**Problem to solve:** Keeping every word intact, reproduce all of the records.

%%

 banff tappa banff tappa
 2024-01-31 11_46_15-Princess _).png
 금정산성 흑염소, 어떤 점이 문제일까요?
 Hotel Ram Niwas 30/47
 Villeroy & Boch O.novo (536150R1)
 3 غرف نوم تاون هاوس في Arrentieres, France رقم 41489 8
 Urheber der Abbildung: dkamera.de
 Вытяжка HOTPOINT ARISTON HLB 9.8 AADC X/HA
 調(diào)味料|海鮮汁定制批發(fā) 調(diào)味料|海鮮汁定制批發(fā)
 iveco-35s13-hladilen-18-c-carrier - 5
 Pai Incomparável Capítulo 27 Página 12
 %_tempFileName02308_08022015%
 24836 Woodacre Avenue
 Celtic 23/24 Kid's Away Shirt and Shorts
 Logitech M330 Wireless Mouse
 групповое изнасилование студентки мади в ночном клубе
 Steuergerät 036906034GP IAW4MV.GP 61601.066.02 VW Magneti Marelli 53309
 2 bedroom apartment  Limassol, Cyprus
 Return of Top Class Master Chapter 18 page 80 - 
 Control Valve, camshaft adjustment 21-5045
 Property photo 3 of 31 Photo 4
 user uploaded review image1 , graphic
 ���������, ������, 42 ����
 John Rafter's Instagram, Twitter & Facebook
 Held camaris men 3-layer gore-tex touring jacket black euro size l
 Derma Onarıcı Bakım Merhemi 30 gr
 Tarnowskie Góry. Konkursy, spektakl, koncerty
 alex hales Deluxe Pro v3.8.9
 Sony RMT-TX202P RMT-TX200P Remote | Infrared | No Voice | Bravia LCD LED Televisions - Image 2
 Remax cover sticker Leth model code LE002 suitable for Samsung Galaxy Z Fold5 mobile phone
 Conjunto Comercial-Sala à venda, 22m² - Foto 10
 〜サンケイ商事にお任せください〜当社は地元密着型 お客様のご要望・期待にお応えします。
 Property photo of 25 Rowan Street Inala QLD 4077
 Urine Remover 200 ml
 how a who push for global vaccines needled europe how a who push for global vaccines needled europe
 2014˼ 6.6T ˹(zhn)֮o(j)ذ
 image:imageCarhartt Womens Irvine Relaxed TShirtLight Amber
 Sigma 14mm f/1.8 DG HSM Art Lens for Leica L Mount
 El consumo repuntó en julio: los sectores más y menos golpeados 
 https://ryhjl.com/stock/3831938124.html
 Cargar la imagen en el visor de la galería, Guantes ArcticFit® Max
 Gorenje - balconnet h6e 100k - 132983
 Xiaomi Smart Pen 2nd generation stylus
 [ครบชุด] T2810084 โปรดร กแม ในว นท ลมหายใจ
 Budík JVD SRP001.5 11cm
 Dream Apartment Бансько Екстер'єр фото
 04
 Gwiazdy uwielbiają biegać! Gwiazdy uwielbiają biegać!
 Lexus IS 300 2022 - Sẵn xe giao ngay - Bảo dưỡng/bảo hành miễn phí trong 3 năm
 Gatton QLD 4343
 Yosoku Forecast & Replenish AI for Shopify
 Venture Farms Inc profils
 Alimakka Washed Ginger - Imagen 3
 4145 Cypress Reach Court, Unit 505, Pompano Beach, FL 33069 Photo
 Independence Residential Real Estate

%%

**Answer for this exercise:**
 banff tappa banff tappa
 2024-01-31 11_46_15-Princess _).png
 금정산성 흑염소, 어떤 점이 문제일까요?
 Hotel Ram Niwas 30/47
 Villeroy & Boch O.novo (536150R1)
 3 غرف نوم تاون هاوس في Arrentieres, France رقم 41489 8
 Urheber der Abbildung: dkamera.de
 Вытяжка HOTPOINT ARISTON HLB 9.8 AADC X/HA
 調(diào)味料|海鮮汁定制批發(fā) 調(diào)味料|海鮮汁定制批發(fā)
 iveco-35s13-hladilen-18-c-carrier - 5
 Pai Incomparável Capítulo 27 Página 12
 %_tempFileName02308_08022015%
 24836 Woodacre Avenue
 Celtic 23/24 Kid's Away Shirt and Shorts
 Logitech M330 Wireless Mouse
 групповое изнасилование студентки мади в ночном клубе
 Steuergerät 036906034GP IAW4MV.GP 61601.066.02 VW Magneti Marelli 53309
 2 bedroom apartment  Limassol, Cyprus
 Return of Top Class Master Chapter 18 page 80 - 
 Control Valve, camshaft adjustment 21-5045
 Property photo 3 of 31 Photo 4
 user uploaded review image1 , graphic
 ���������, ������, 42 ����
 John Rafter's Instagram, Twitter & Facebook
 Held camaris men 3-layer gore-tex touring jacket black euro size l
 Derma Onarıcı Bakım Merhemi 30 gr
 Tarnowskie Góry. Konkursy, spektakl, koncerty
 alex hales Deluxe Pro v3.8.9
 Sony RMT-TX202P RMT-TX200P Remote | Infrared | No Voice | Bravia LCD LED Televisions - Image 2
 Remax cover sticker Leth model code LE002 suitable for Samsung Galaxy Z Fold5 mobile phone
 Conjunto Comercial-Sala à venda, 22m² - Foto 10
 〜サンケイ商事にお任せください〜当社は地元密着型 お客様のご要望・期待にお応えします。
 Property photo of 25 Rowan Street Inala QLD 4077
 Urine Remover 200 ml
 how a who push for global vaccines needled europe how a who push for global vaccines needled europe
 2014˼ 6.6T ˹(zhn)֮o(j)ذ
 image:imageCarhartt Womens Irvine Relaxed TShirtLight Amber
 Sigma 14mm f/1.8 DG HSM Art Lens for Leica L Mount
 El consumo repuntó en julio: los sectores más y menos golpeados 
 https://ryhjl.com/stock/3831938124.html
 Cargar la imagen en el visor de la galería, Guantes ArcticFit® Max
 Gorenje - balconnet h6e 100k - 132983
 Xiaomi Smart Pen 2nd generation stylus
 [ครบชุด] T2810084 โปรดร กแม ในว นท ลมหายใจ
 Budík JVD SRP001.5 11cm
 Dream Apartment Бансько Екстер'єр фото
 04
 Gwiazdy uwielbiają biegać! Gwiazdy uwielbiają biegać!
 Lexus IS 300 2022 - Sẵn xe giao ngay - Bảo dưỡng/bảo hành miễn phí trong 3 năm
 Gatton QLD 4343
 Yosoku Forecast & Replenish AI for Shopify
 Venture Farms Inc profils
 Alimakka Washed Ginger - Imagen 3
 4145 Cypress Reach Court, Unit 505, Pompano Beach, FL 33069 Photo
 Independence Residential Real Estate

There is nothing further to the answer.